The revision under debate in Parliament contrasts sharply with other targets of this same goal 16, which are about upholding the dignity of all citizens and providing equal access to fair justice for all. It also completely undermines SDG 3, which aims to ensure healthy lives and well-being at all ages – and for all populations – and ending public health epidemics. Yet subjecting people who use drugs to incarceration and forced treatment has shown to increase transmission rates for HIV, hepatitis C and tuberculosis, which Indonesia can ill-afford as it already has a high burden of HIV among key populations, with nearly one in three persons who inject drugs being infected with HIV. Mandatory rehabilitation, in particular, has a terrible track record in addressing problematic drug use. It is also a clear violation of the right to health and undermines the confidential therapeutic contract that should exist between patients and their doctors.

The harsh penalties considered for inclusion in the criminal code – and which are already operational through the Narcotics Act –most worryingly show the world that the policymakers have no response to drugs but an excessive escalation of the war on drugs, even if the collateral damages are human lives. But other pathways and other solutions exist, and other countries have adopted different policies more concerned with people’s vulnerabilities.

These start with harm reduction services and treatment options that have proven efficiency in ensuring that a person who uses drugs has the best possible chance of attaining physical and mental health. They include, for harm reduction: needle and syringe programs, safe injection facilities, the availability of opioid overdose reversal medication such as naloxone, and drug checking; for treatment: support for voluntary abstinence and rehabilitation (with no conditions), low-threshold programs, opioid substitution therapy, heroin-assisted treatment, awareness workshops for methamphetamine use, and services for social and professional reintegration.

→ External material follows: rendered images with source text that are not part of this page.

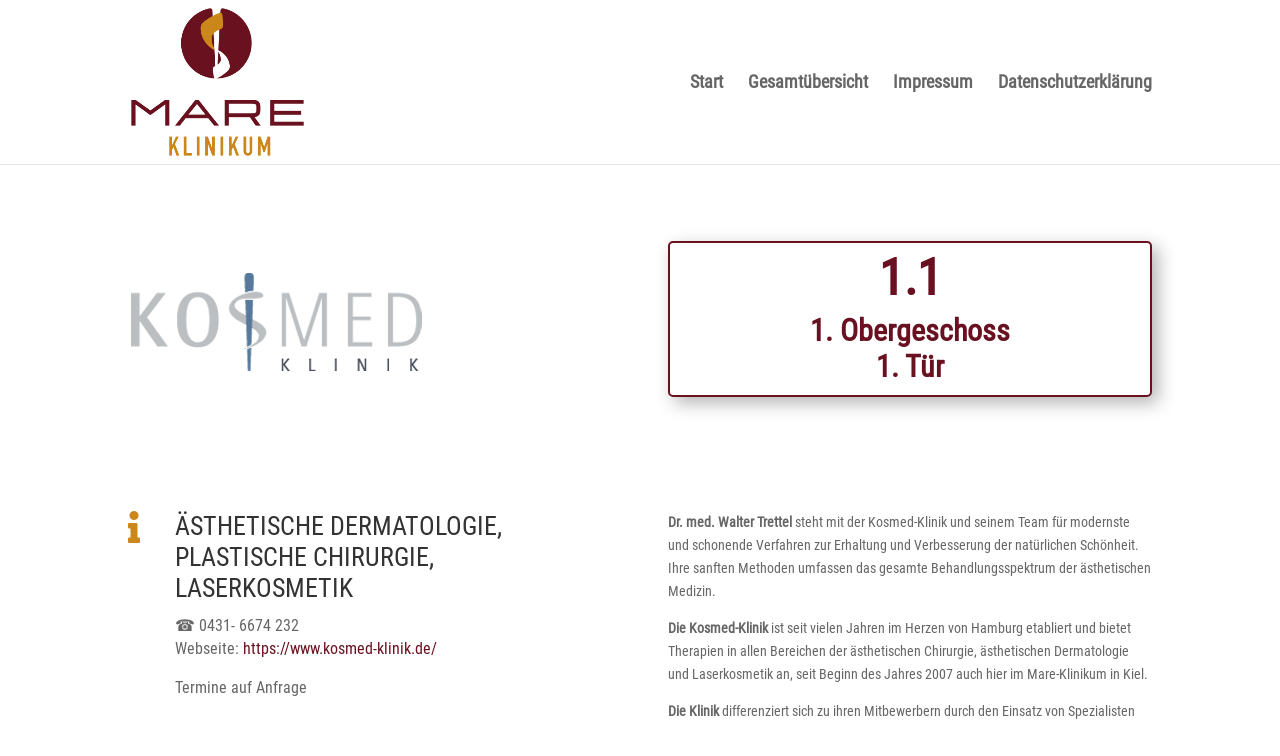

--- FILE ---
content_type: text/css
request_url: http://www.mare-klinikum.de/wp-content/themes/svoss-childtheme/style.css?ver=4.27.4
body_size: 603
content:
/*======================================
Theme Name: SVOSS Webdesign
Theme URI: https://divicake.com/
Description: SVOSS Child Theme
Version: 1.0
Author: Soenke Voss
Author URI: https://www.svoss.de
Template: Divi
======================================*/


/* You can add your own CSS styles here. Use !important to overwrite styles if needed. */
/* roboto-condensed-300 - latin_greek-ext_greek_cyrillic-ext_cyrillic */
@font-face {
  font-family: 'Roboto Condensed';
  font-style: normal;
  font-weight: 300;
  src: url('../fonts/roboto-condensed-v24-latin_greek-ext_greek_cyrillic-ext_cyrillic-300.eot'); /* IE9 Compat Modes */
  src: local(''),
       url('../fonts/roboto-condensed-v24-latin_greek-ext_greek_cyrillic-ext_cyrillic-300.eot?#iefix') format('embedded-opentype'), /* IE6-IE8 */
       url('../fonts/roboto-condensed-v24-latin_greek-ext_greek_cyrillic-ext_cyrillic-300.woff2') format('woff2'), /* Super Modern Browsers */
       url('../fonts/roboto-condensed-v24-latin_greek-ext_greek_cyrillic-ext_cyrillic-300.woff') format('woff'), /* Modern Browsers */
       url('../fonts/roboto-condensed-v24-latin_greek-ext_greek_cyrillic-ext_cyrillic-300.ttf') format('truetype'), /* Safari, Android, iOS */
       url('../fonts/roboto-condensed-v24-latin_greek-ext_greek_cyrillic-ext_cyrillic-300.svg#RobotoCondensed') format('svg'); /* Legacy iOS */
}
/* roboto-condensed-300italic - latin_greek-ext_greek_cyrillic-ext_cyrillic */
@font-face {
  font-family: 'Roboto Condensed';
  font-style: italic;
  font-weight: 300;
  src: url('../fonts/roboto-condensed-v24-latin_greek-ext_greek_cyrillic-ext_cyrillic-300italic.eot'); /* IE9 Compat Modes */
  src: local(''),
       url('../fonts/roboto-condensed-v24-latin_greek-ext_greek_cyrillic-ext_cyrillic-300italic.eot?#iefix') format('embedded-opentype'), /* IE6-IE8 */
       url('../fonts/roboto-condensed-v24-latin_greek-ext_greek_cyrillic-ext_cyrillic-300italic.woff2') format('woff2'), /* Super Modern Browsers */
       url('../fonts/roboto-condensed-v24-latin_greek-ext_greek_cyrillic-ext_cyrillic-300italic.woff') format('woff'), /* Modern Browsers */
       url('../fonts/roboto-condensed-v24-latin_greek-ext_greek_cyrillic-ext_cyrillic-300italic.ttf') format('truetype'), /* Safari, Android, iOS */
       url('../fonts/roboto-condensed-v24-latin_greek-ext_greek_cyrillic-ext_cyrillic-300italic.svg#RobotoCondensed') format('svg'); /* Legacy iOS */
}
/* roboto-condensed-regular - latin_greek-ext_greek_cyrillic-ext_cyrillic */
@font-face {
  font-family: 'Roboto Condensed';
  font-style: normal;
  font-weight: 400;
  src: url('../fonts/roboto-condensed-v24-latin_greek-ext_greek_cyrillic-ext_cyrillic-regular.eot'); /* IE9 Compat Modes */
  src: local(''),
       url('../fonts/roboto-condensed-v24-latin_greek-ext_greek_cyrillic-ext_cyrillic-regular.eot?#iefix') format('embedded-opentype'), /* IE6-IE8 */
       url('../fonts/roboto-condensed-v24-latin_greek-ext_greek_cyrillic-ext_cyrillic-regular.woff2') format('woff2'), /* Super Modern Browsers */
       url('../fonts/roboto-condensed-v24-latin_greek-ext_greek_cyrillic-ext_cyrillic-regular.woff') format('woff'), /* Modern Browsers */
       url('../fonts/roboto-condensed-v24-latin_greek-ext_greek_cyrillic-ext_cyrillic-regular.ttf') format('truetype'), /* Safari, Android, iOS */
       url('../fonts/roboto-condensed-v24-latin_greek-ext_greek_cyrillic-ext_cyrillic-regular.svg#RobotoCondensed') format('svg'); /* Legacy iOS */
}



--- FILE ---
content_type: text/css
request_url: http://www.mare-klinikum.de/wp-content/et-cache/2311/et-core-unified-deferred-2311.min.css?ver=1766041877
body_size: 555
content:
@font-face{font-family:"Roboto Regular";font-display:swap;src:url("http://www.mare-klinikum.de/wp-content/uploads/et-fonts/RobotoCondensed-Regular.ttf") format("truetype")}.et_pb_section_2.et_pb_section{padding-bottom:0px}.et_pb_image_1{text-align:left;margin-left:0}.et_pb_blurb_3.et_pb_blurb .et_pb_module_header,.et_pb_blurb_3.et_pb_blurb .et_pb_module_header a{font-weight:600;font-size:50px;color:#691120!important;text-align:center}.et_pb_blurb_3.et_pb_blurb p{line-height:1.2em}.et_pb_blurb_3.et_pb_blurb .et_pb_blurb_description{text-align:center}.et_pb_blurb_3.et_pb_blurb{font-weight:600;font-size:30px;color:#691120!important;line-height:1.2em;border-radius:5px 5px 5px 5px;overflow:hidden;border-width:2px;border-color:#691120;padding-top:10px!important;padding-bottom:10px!important}.et_pb_blurb_3{box-shadow:6px 6px 18px 0px rgba(0,0,0,0.3)}.et_pb_blurb_4.et_pb_blurb .et_pb_module_header,.et_pb_blurb_4.et_pb_blurb .et_pb_module_header a{text-transform:uppercase;line-height:1.2em}.et_pb_blurb_4.et_pb_blurb{font-size:16px}.et_pb_blurb_4 .et-pb-icon{color:#cc871b;font-family:FontAwesome!important;font-weight:900!important}@media only screen and (max-width:980px){.et_pb_image_1 .et_pb_image_wrap img{width:auto}}@media only screen and (max-width:767px){.et_pb_image_1 .et_pb_image_wrap img{width:auto}}

--- FILE ---
content_type: text/javascript
request_url: http://www.mare-klinikum.de/wp-content/themes/svoss-childtheme/js/norobotofontbymaps.js?ver=1
body_size: 277
content:
var head = document.getElementsByTagName('head')[0];// Save the original method
var insertBefore = head.insertBefore;
// Replace it!
head.insertBefore = function (newElement, referenceElement) {
if (newElement.href && newElement.href.indexOf('//fonts.googleapis.com/css?family=Roboto') > -1) {
console.info('Prevented Roboto from loading!');
return;
}
insertBefore.call(head, newElement, referenceElement);
};

--- FILE ---
content_type: text/javascript
request_url: http://www.mare-klinikum.de/wp-content/uploads/wtfdivi/wp_footer.js?ver=1644324507
body_size: 126
content:
jQuery('#footer-info').html("\u00a9 2022 MARE KLINIKUM GBR - Alle Rechte vorbehalten ");jQuery(function($){});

We would therefore urge Indonesia to conduct an open and honest debate to review its 1976 Narcotics Act. Parliament should examine the evidence and separate the real potential harms of drug use from the perceived harms that engender irrational fear and stigmatizing policies. Accept the reality of drugs, focus on the potential harms, understand that there are many modes of use, different substances, and myriad personal situations that lead someone to consume drugs. Focus on prevention to limit first use and dependence, prioritize law enforcement towards large-scale trafficking and gangs, but certainly consider alternatives to punishment for drug use, for possession for personal use, and for low-level actors in the trade.

Indeed, as Indonesia lays the groundwork for its sustainable development agenda and experiments with innovative policies in other areas, it should consider launching – in at least one province – a pilot project where health services can deliver harm reduction services and treatment centers on a voluntary basis, where social and educational services can try more evidence-based prevention (primary and secondary) measures, and where law-enforcement agents can de facto retract from criminalizing drug use and possession. Such a policy pilot must be strictly monitored and evaluated by multidisciplinary scientists to provide evidence for drug policies that are more efficient, more humane, and more aligned with the sustainable development goals. Only through such a serious process can Indonesia provide the rest of Asia and the world with evidence on what works and what does not. Most importantly, it can then own its response and adapt it for better outcomes for its citizens.